Reproduce the lines from the line containing "Which single item from" up to and including the line containing "2.92 metres", replacing "nearest" with "closest" throughout and leaving everything else unchanged.

********************

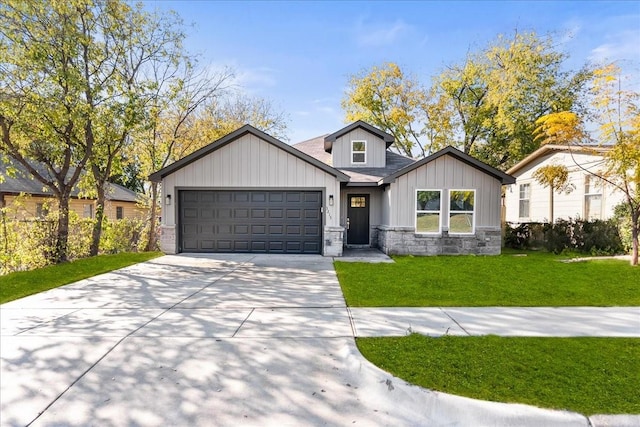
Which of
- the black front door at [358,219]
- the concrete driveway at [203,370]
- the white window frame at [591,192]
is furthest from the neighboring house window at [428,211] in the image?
the concrete driveway at [203,370]

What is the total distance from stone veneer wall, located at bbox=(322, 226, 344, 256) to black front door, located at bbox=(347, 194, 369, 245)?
8.84 ft

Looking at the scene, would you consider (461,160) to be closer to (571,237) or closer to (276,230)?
(571,237)

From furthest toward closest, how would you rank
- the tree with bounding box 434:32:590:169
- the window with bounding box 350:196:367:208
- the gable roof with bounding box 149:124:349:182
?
the tree with bounding box 434:32:590:169 → the window with bounding box 350:196:367:208 → the gable roof with bounding box 149:124:349:182

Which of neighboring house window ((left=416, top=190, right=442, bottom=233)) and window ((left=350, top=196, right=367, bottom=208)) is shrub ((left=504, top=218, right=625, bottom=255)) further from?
window ((left=350, top=196, right=367, bottom=208))

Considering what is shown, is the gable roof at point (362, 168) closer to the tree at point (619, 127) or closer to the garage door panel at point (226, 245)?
the garage door panel at point (226, 245)

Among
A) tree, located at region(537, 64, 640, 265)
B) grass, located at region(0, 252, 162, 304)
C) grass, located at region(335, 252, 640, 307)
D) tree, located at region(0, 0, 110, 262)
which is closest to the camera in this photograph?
grass, located at region(335, 252, 640, 307)

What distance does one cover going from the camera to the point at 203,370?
3576mm

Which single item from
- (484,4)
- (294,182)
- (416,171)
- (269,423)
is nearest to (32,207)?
(294,182)

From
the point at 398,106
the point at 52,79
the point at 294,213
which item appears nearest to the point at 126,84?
the point at 52,79

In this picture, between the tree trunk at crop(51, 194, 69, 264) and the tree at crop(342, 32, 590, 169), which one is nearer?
the tree trunk at crop(51, 194, 69, 264)

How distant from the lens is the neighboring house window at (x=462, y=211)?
11938 mm

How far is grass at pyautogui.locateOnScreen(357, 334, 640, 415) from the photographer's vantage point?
2.92 metres

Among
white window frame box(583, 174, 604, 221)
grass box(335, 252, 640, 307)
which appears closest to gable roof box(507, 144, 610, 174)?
white window frame box(583, 174, 604, 221)

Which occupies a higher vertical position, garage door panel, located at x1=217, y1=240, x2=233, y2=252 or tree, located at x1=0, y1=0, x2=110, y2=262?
tree, located at x1=0, y1=0, x2=110, y2=262
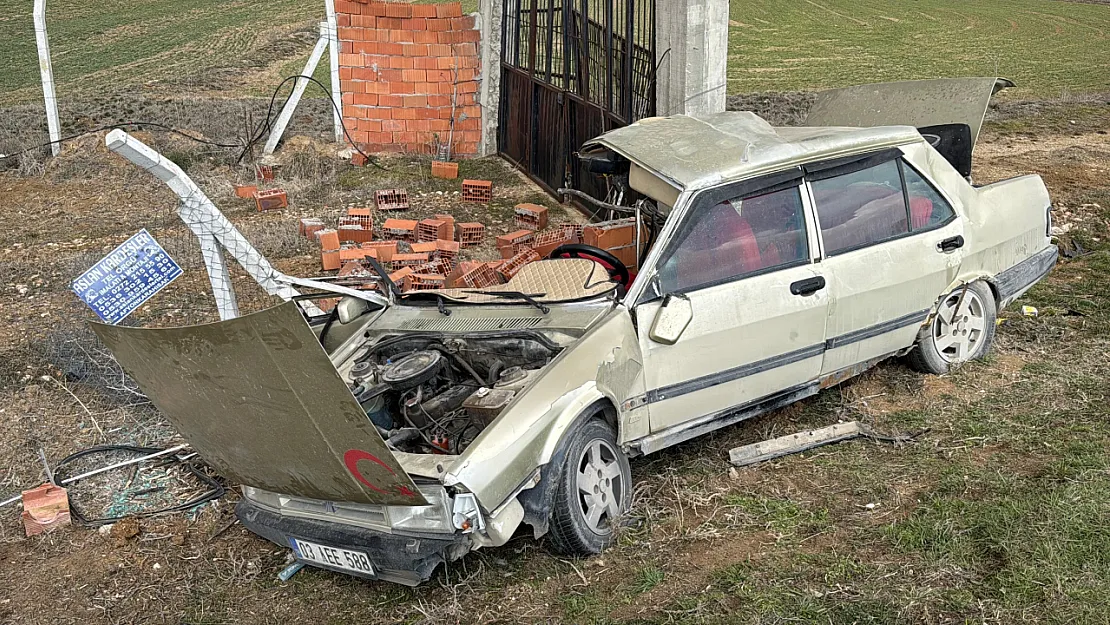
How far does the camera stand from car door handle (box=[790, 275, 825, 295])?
5.20 meters

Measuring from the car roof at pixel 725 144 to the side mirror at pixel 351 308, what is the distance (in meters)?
1.53

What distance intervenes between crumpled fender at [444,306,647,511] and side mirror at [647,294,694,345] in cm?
11

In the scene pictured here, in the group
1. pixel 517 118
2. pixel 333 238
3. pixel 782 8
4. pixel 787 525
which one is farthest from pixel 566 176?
pixel 782 8

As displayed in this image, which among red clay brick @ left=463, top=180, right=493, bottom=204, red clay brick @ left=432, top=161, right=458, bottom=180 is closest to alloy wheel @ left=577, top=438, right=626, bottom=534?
red clay brick @ left=463, top=180, right=493, bottom=204

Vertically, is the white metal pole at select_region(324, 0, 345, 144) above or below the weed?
above

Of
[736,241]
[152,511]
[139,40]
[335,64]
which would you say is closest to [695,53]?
[736,241]

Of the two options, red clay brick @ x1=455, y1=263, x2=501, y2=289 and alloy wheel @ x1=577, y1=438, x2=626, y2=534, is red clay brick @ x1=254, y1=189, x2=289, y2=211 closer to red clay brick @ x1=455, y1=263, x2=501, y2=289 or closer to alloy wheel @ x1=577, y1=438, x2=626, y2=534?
red clay brick @ x1=455, y1=263, x2=501, y2=289

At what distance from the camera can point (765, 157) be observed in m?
5.25

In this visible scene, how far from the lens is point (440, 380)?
16.6ft

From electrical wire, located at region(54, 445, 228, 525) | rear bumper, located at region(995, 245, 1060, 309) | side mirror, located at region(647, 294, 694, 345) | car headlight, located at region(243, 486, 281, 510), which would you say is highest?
side mirror, located at region(647, 294, 694, 345)

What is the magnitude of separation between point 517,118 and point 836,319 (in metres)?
8.00

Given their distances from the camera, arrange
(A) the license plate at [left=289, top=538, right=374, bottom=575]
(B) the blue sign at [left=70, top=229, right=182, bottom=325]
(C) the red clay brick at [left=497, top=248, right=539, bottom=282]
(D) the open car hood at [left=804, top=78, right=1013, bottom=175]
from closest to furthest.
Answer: (A) the license plate at [left=289, top=538, right=374, bottom=575] < (B) the blue sign at [left=70, top=229, right=182, bottom=325] < (D) the open car hood at [left=804, top=78, right=1013, bottom=175] < (C) the red clay brick at [left=497, top=248, right=539, bottom=282]

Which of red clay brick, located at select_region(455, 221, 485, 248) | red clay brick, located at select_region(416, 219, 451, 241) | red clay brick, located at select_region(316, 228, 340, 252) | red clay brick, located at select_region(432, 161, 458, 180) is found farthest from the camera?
red clay brick, located at select_region(432, 161, 458, 180)

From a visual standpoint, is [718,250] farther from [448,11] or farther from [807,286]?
[448,11]
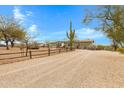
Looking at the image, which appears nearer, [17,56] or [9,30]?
[17,56]

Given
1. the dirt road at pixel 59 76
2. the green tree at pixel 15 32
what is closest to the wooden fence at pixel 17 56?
the dirt road at pixel 59 76

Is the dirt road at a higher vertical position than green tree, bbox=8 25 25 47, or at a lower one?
lower

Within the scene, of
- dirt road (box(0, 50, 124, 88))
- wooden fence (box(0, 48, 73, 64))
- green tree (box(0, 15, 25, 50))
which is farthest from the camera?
green tree (box(0, 15, 25, 50))

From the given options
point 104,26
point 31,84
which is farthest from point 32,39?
point 31,84

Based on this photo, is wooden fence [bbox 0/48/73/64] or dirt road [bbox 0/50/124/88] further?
wooden fence [bbox 0/48/73/64]

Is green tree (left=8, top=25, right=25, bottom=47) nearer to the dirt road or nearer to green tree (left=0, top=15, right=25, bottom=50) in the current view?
green tree (left=0, top=15, right=25, bottom=50)

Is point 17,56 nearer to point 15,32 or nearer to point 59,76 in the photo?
point 59,76

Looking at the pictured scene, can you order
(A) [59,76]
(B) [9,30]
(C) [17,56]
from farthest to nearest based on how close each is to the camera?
(B) [9,30] → (C) [17,56] → (A) [59,76]

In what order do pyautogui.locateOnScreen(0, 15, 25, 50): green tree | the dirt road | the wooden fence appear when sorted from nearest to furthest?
the dirt road → the wooden fence → pyautogui.locateOnScreen(0, 15, 25, 50): green tree

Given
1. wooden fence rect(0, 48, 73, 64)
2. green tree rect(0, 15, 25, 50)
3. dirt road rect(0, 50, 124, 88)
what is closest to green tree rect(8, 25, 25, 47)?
green tree rect(0, 15, 25, 50)

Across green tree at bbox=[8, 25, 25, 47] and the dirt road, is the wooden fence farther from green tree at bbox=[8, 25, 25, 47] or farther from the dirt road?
green tree at bbox=[8, 25, 25, 47]

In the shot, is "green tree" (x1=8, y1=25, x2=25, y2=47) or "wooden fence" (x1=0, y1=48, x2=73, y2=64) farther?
"green tree" (x1=8, y1=25, x2=25, y2=47)

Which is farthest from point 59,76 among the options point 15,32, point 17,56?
point 15,32
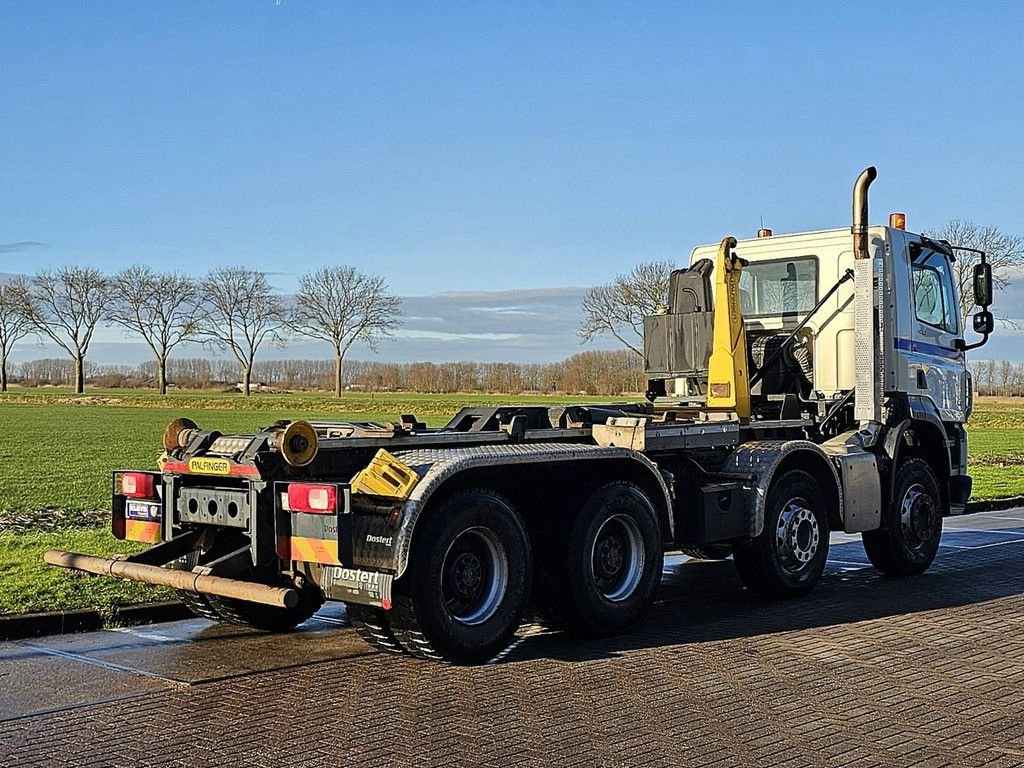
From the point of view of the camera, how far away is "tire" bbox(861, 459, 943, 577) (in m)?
11.5

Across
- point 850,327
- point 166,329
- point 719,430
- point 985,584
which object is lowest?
point 985,584

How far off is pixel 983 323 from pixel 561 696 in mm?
7727

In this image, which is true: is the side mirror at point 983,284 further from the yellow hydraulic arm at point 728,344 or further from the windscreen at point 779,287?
the yellow hydraulic arm at point 728,344

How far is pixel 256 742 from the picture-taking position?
5906 millimetres

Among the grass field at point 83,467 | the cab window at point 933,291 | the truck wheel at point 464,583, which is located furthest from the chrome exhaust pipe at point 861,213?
the grass field at point 83,467

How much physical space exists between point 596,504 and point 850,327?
433 cm

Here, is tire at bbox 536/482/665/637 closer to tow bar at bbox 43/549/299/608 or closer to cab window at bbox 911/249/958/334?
tow bar at bbox 43/549/299/608

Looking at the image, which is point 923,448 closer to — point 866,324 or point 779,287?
point 866,324

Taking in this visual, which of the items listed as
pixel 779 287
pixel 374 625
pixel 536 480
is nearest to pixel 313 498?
pixel 374 625

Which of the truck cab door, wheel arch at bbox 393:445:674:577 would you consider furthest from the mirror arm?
wheel arch at bbox 393:445:674:577

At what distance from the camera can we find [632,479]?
9.02 meters

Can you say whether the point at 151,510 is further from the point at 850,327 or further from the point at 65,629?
the point at 850,327

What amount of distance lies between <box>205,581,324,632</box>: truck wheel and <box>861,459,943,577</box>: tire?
211 inches

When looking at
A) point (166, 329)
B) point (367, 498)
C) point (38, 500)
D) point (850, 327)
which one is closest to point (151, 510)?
point (367, 498)
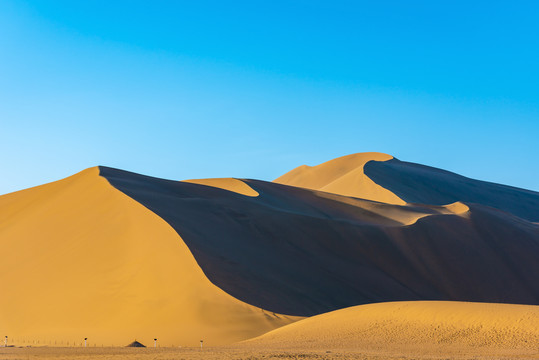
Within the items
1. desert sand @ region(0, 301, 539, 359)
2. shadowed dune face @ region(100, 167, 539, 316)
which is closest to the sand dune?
shadowed dune face @ region(100, 167, 539, 316)

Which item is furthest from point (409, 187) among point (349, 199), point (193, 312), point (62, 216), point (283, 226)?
point (193, 312)

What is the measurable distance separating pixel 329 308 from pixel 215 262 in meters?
5.71

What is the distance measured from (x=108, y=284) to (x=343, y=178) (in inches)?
2198

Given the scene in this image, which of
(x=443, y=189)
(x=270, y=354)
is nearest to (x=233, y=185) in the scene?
(x=270, y=354)

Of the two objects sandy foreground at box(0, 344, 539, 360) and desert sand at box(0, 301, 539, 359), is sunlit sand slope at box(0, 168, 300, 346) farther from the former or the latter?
sandy foreground at box(0, 344, 539, 360)

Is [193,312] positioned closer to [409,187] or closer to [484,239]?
[484,239]

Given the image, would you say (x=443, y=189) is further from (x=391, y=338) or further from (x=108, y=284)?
(x=391, y=338)

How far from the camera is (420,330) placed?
2158cm

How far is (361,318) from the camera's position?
23422 mm

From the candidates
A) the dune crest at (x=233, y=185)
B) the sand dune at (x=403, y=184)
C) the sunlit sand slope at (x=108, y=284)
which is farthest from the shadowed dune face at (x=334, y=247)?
the sand dune at (x=403, y=184)

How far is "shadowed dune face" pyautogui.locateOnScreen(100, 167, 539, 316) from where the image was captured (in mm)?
33375

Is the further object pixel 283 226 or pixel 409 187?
pixel 409 187

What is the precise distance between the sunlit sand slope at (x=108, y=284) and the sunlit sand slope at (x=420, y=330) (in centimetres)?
394

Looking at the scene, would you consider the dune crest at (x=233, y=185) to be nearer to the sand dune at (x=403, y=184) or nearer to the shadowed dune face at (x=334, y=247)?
the shadowed dune face at (x=334, y=247)
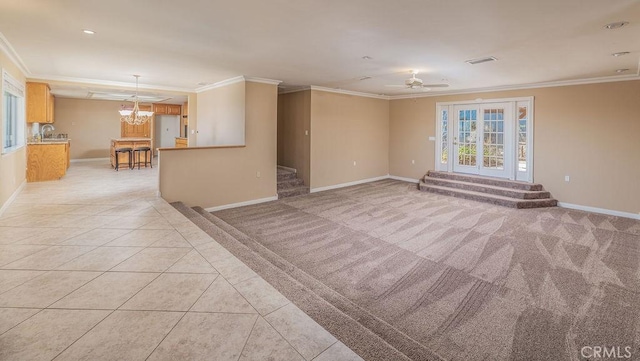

********************

Result of this task:
Which single item from
- (484,4)
- (294,182)
- (416,171)
- (269,423)
is closest to (32,207)?
(294,182)

From
the point at 398,106
the point at 52,79
the point at 294,213
which item appears closest to the point at 126,84?
the point at 52,79

In this picture, between the tree trunk at crop(51, 194, 69, 264) and the tree at crop(342, 32, 590, 169), which one is nearer?
the tree trunk at crop(51, 194, 69, 264)

How distant from the lens is the neighboring house window at (x=462, y=211)?
11938 mm

How far is grass at pyautogui.locateOnScreen(357, 334, 640, 415) from the photographer's vantage point?
2.92 metres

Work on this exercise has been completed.